> **TASK REQUIREMENTS**
Can you write out the listing below again with "man in red shirt" changed to "man in maroon shirt" and everything else unchanged, leaving out the pictures?
*-*-*
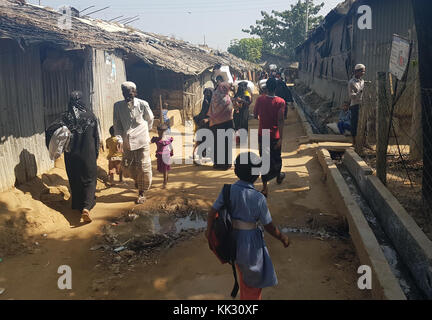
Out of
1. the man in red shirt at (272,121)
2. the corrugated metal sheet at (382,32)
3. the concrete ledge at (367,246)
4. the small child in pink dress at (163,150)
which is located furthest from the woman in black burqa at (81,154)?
the corrugated metal sheet at (382,32)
*-*-*
> **ANSWER TO THE TASK**
Out of
1. the man in maroon shirt at (272,121)
2. the corrugated metal sheet at (382,32)
3. the concrete ledge at (367,246)
4. the small child in pink dress at (163,150)
which is located furthest from the woman in black burqa at (81,154)?
the corrugated metal sheet at (382,32)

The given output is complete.